Statistics  = Confidence not certainty

You can never get away from chance when you are working with samples. Statistics does not allow you to make definitive statements about what is happening, but it allows you to determine how confident that you can be in your predictions.

“My data is not normally distributed, what do I do?

Start by figuring out why your data isn’t normally distributed.

If your data is showing clusters of data, the best approach is going to involve trying to untangle the subgroups from each other, obviously this may reduce the sample size below the level required for good quality data.

In some cases, especially with data associated with exponential growth, data that isn’t normally distributed can be “transformed” to meet a normal distribution, however this is very context specific.

 

Variance

As you should now realise, the problems associated with small data-sets are a function of their increased exposure to chance.

You should also understand that representing data from a group of samples, just by indicating the mean values,  provides no information about the level of variability within that group.

Variance describes the extent to which individual values fall close to the sample mean.

How random happens

With the examples of random numbers given above, the numbers come from a machine, and because machines suck at random, these will result from a natural process of some type, which while not random either, will in turn be influenced by other processes, and so on until we have split enough hairs that quantum processes, that may actually be random, are involved, and at any rate it’s long since become impossible to keep track.

Remember that variance doesn’t spring into existence just because the universe hates you (although that’s my go-to explanation for a lot of other stuff). It come from those aforementioned external influence, which we call factors.

Generally if you are doing statistics, it’s because you wish to investigate one or more of these factors, but trying to do this doesn’t make all the other factors go away and stop influencing your samples, because even if the universe doesn’t hate you, it’s not about to start doing you any favours

 

Fitting it together

So..

Normality describes the pattern that data most often falls in, and variance describes how precisely this actually occured. The variance is determined by all of the factors acting on your sample values other than the one that you using to define your target population.

Considering the assumptions that you have made will often allow you to identify some of the most important factors ahead of time, understand their interaction with the one you wish to investigate and help you to assemble sample data that is more representative of the target population.

Variance reduces your ability to make accurate predictions about the target population from your sample values, and this in turn decreases your confidence in those predictions.

If you can’t identify or correct for the influence of additional factors your data, you can oppose the resulting variance by increasing the number of samples that you take.

 

Next time on Stats – Practical stuff will happen

So how do we indicate variance and quantify confidence?

Come back for the next article in this series, in which I will finally start to talk about the actual process of data manipulation, starting with calculation and appropriate use of standard deviation and standard error.

INFORMATION SUPPLIED:

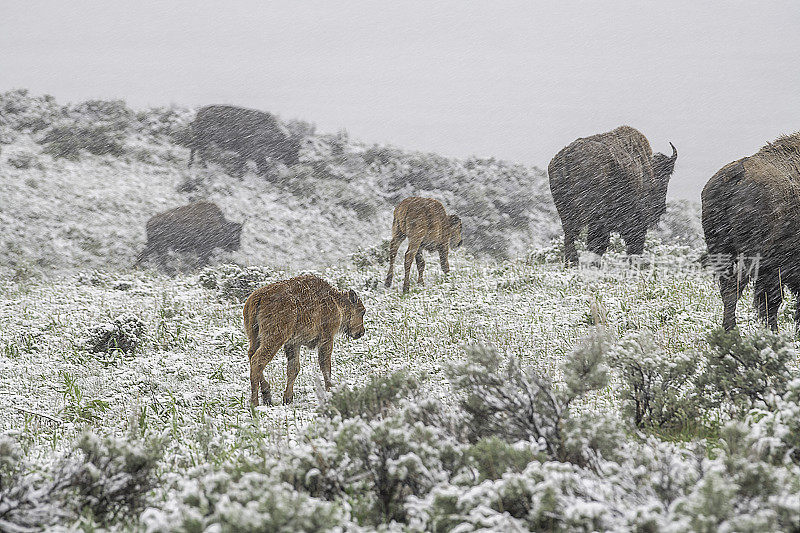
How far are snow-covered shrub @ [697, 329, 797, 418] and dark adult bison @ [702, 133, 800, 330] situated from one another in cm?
239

EXERCISE TASKS:
(a) According to the statistics text, what does variance describe?
(b) Copy from the statistics text the passage starting with "Variance describes the" and going on through "we call factors.".
(c) In one to three sentences, explain why the statistics text says variance lowers confidence in predictions.

RESULTS OF THE EXERCISE:
(a) The extent to which individual values fall close to the sample mean.

(b)
Variance describes the extent to which individual values fall close to the sample mean.

How random happens

With the examples of random numbers given above, the numbers come from a machine, and because machines suck at random, these will result from a natural process of some type, which while not random either, will in turn be influenced by other processes, and so on until we have split enough hairs that quantum processes, that may actually be random, are involved, and at any rate it’s long since become impossible to keep track.

Remember that variance doesn’t spring into existence just because the universe hates you (although that’s my go-to explanation for a lot of other stuff). It come from those aforementioned external influence, which we call factors.

(c) Variance reduces the ability to make accurate predictions about the target population from the sample values. That loss of accuracy in turn decreases confidence in those predictions.